The Complaint does not allege that there exists "a special relationship between the contracting parties." Bionghi, 70 Cal. App. 4th at 1370; see also Mitsui Mfrs. Bank v. Super. Ct., 212 Cal. App. 3d 726, 729 (1989) ("reject[ing] [the] argument that [the covenant]... should encompass normal commercial banking transactions"). Also, the Complaint does not allege that Defendants failed to comply with "the express terms of the contract" between the parties. Racine & Laramie, Ltd., 11 Cal. App. 4th at 1032. Therefore, the claim for breach of the implied covenant of good faith and fair dealing is dismissed without prejudice.

G. Injunctive Relief

Under California law, a "cause of action for an injunction [i]s improper as an injunction is a remedy, not a cause of action." Roberts v. Los Angeles County Bar Ass'n, 105 Cal. App. 4th 604, 618 (2003) (citing McDowell v. Watson, 59 Cal. App. 4th 1155, 1159 (1997)). Plaintiffs' purported cause of action for injunctive relief is dismissed.

H. Declaratory Relief

The Complaint alleges that "a declaration of the rights and duties of the parties herein is essential to determine the actual status and validity of the loan, Deed of Trust, nominated beneficiaries, actual beneficiaries, loan servicers, trustees instituting foreclosure proceedings and related matters." (Compl. ¶ 53).

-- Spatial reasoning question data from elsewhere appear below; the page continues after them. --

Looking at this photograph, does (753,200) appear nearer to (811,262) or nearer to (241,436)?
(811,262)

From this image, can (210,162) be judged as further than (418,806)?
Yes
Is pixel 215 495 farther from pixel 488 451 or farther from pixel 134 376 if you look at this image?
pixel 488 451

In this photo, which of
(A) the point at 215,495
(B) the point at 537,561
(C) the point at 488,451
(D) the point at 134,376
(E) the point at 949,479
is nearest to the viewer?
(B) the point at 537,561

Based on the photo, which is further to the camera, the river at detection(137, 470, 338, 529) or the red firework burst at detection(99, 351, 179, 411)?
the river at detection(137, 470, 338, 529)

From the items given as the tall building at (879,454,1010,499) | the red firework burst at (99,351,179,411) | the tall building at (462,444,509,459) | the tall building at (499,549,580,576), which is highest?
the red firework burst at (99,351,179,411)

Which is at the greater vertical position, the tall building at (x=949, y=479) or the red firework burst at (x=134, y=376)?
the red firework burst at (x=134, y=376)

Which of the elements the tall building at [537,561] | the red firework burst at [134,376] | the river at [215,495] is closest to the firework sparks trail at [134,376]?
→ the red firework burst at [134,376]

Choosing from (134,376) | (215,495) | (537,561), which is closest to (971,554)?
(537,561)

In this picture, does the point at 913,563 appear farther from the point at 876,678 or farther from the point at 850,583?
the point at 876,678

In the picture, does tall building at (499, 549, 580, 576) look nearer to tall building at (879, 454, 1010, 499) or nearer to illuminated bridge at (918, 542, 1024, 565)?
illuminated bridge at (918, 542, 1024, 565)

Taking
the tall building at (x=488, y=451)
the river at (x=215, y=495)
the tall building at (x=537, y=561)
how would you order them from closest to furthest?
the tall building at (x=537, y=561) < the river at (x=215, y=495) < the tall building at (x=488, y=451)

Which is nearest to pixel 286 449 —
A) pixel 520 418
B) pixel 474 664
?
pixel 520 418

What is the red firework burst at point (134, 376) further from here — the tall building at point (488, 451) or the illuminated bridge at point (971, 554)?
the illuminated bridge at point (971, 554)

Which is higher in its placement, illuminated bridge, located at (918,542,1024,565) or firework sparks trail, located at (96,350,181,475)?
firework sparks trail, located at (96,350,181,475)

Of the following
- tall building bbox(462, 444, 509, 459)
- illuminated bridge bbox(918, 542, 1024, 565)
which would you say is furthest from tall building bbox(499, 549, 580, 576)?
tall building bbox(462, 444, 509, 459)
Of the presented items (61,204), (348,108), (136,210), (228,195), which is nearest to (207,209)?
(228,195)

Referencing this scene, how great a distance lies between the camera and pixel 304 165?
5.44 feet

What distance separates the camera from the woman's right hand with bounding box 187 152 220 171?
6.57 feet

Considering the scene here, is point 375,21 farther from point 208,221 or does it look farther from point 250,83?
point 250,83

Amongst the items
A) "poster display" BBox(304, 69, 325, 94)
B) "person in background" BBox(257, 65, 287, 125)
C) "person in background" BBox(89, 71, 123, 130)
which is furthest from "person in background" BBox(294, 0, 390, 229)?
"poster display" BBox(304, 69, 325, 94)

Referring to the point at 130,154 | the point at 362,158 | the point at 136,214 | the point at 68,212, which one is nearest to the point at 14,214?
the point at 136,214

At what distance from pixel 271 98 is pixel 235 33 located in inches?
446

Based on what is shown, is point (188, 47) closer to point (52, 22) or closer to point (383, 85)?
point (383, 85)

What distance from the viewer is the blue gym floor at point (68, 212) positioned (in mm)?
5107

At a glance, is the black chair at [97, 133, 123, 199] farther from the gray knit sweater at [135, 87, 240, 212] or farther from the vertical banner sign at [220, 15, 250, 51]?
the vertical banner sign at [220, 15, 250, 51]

"The fundamental basis of declaratory relief is the existence of an actual, present controversy over a proper subject." City of Cotati v. Cashman, 29 Cal. 4th 69, 79 (2002) (quotation omitted). To determine whether declaratory relief is appropriate, a court must determine: "(1) whether the dispute is sufficiently concrete that declaratory relief is appropriate; and (2) whether withholding judicial consideration will result in the parties suffering hardship." Stonehouse Homes v. City of Sierra Madre, 167 Cal. App. 4th 531, 540 (2008) (citations omitted).

The Complaint fails to allege sufficient facts indicating that declaratory relief is appropriate. For example, there are no factual allegations indicating the status of the relationship between the parties, or whether either Defendant has attempted to foreclose on the property at issue. The declaratory relief cause of action is dismissed without prejudice.

V. Conclusion

IT IS HEREBY ORDERED that the Motion to Dismiss is GRANTED. (Doc. # 8). The action against Defendant Homecomings is DISMISSED without prejudice.